FURLAUD: Don't tell me, Mimi is cured of TB?

Mr. BANKS: And my General Director, Jim Bryant(ph), the one who's run kids opera all these years, is taking the Puccini ending and composing his own Puccini ending. He happens to be a natural composer. So far, he's only composed hymns, but they're great hymns.

(Soundbite of piano music)

Mr. JIM BRYANT (Director, Composer, Positive Opera Company): The orchestra swells right here.

FURLAUD: I went to see director Bryant at his little opera house behind Ben and Jerry's Ice Cream Store in Eastham, the next town to Wellfleet. He was onstage, trying out new endings for La Boheme.

Mr. BRYANT: And gradually the orchestra swells to a nice, happy, positive ending. So it's very rough, still, but that's what we're working on at the moment.

FURLAUD: I asked Jim Bryant how he felt about the Positive Opera Company as a permanent addition to culture on Cape Cod.

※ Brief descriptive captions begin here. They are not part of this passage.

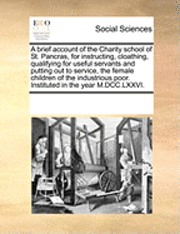 bokomslag Brief Account of the Charity School of St. Pancras, for Instructing, Cloathing, Qualifying for Useful Servants and Putting Out to Service, the Female Children of the Industrious Poor. Instituted in...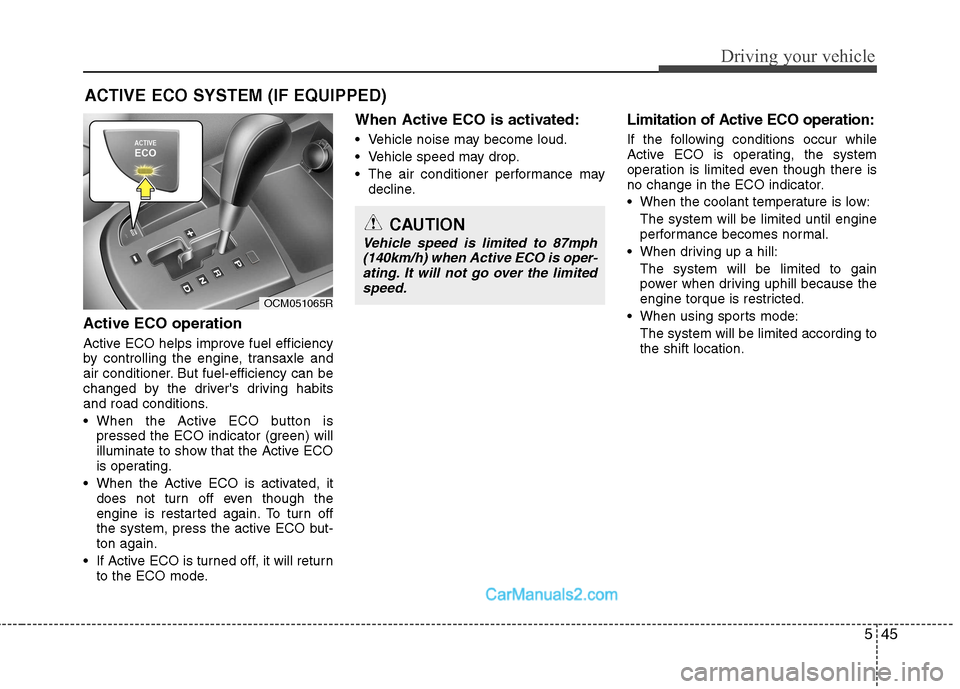 Hyundai Santa Fe 2011  Owners Manual - RHD (UK, Australia) 545
Driving your vehicle
Active ECO operation 
Active ECO helps improve fuel efficiency 
by controlling the engine, transaxle and
air conditioner. But fuel-efficiency can be
changed by the drivers dr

Mr. BRYANT: Well, I think it's quite a challenge. As you know, we've only produced children's opera up until now. So tackling some of the powerhouses of the grand opera world is really quite a daunting thing. But it's very invigorating at the same time. It's a very big challenge. But Hamilton has just been so wonderfully optimistic and enthusiastic about the whole project that it really is infectious to all of us who are involved in it, and of course we're very grateful to have the funding that we have. I don't know if you've been up to his house, but I think it has something like 19 rooms.

FURLAUD: Before buying Mr. Bryant's children's opera company, Hamilton Banks asked several famous composers, John Williams for one, to compose his happy opera endings, but all of them turned him down. So has the Metropolitan Opera and the distinguished Boston Lyric Opera Company. I telephoned Linda Cabot Black, one of the Company's board members and a consultant, to get her take on the project.

Ms. LINDA CABOT BLACK (Board Member, Boston Lyric Opera Company): Oh, yes, Hamilton Banks did approach Boston Lyric Opera and offered us a fortune to change the endings. Of course we turned him down, thought it was a silly idea. People want to be moved, they want sob. Look at Butterfly, people flock to it so they can cry their eyes out. Why on earth doesn't he just simply go and produce the comic operas and the operas with happy endings? There are many of them, some by Mozart. How on Earth would Puccini and Wagner and the other great composers, what would they think about changing the endings? It would be just ludicrous.

FURLAUD: I put that question to Hamilton Banks on the Positive Opera Company's stage.

Mr. BANKS: I'll tell ya, Alice, I'm convinced that if Puccini and Verdi and Wagner and librettists had been able to read The Power of Positive Thinking, you know, and if the wonderful anti-depressant drugs we have today had been available, they'd never have written those depressing endings and maybe they'd never written the whole opera. Now, here's my most exciting plan. Tristan and Isolde, Wagner's love-making music, remember? And poor old Tristan dies of his wounds after that.

(Soundbite of the opera Tristan and Isolde)

Mr. BANKS: Liebestod, the love death. I'm going to make it the love life. Listen, here's what happens. Isolde comes across the sea to find Tristan's wound is only a scratch, it's not even infected. Jim, how are you getting on with that end?

(Soundbite of piano music)

Mr. BRYANT: Well, Mr. Banks, I'm having a little bit of trouble sounding Wagnerian, but...

Mr. BANKS: Oh, I can hear it, it's good. Maybe a flute or oboe?

Mr. BRYANT: Yes, as orchestra swells, I was also hearing some French horn crescendo.

Mr. BANKS: French horn, oh, I adore the French horn.

FURLAUD: Whether or not Jim Bryant can pull that one off, he's gonna have a good try. With Mr. Banks' bankroll behind him, he's obviously thinking as positively as he can. For NPR News, I'm Alice Furlaud on Cape Cod.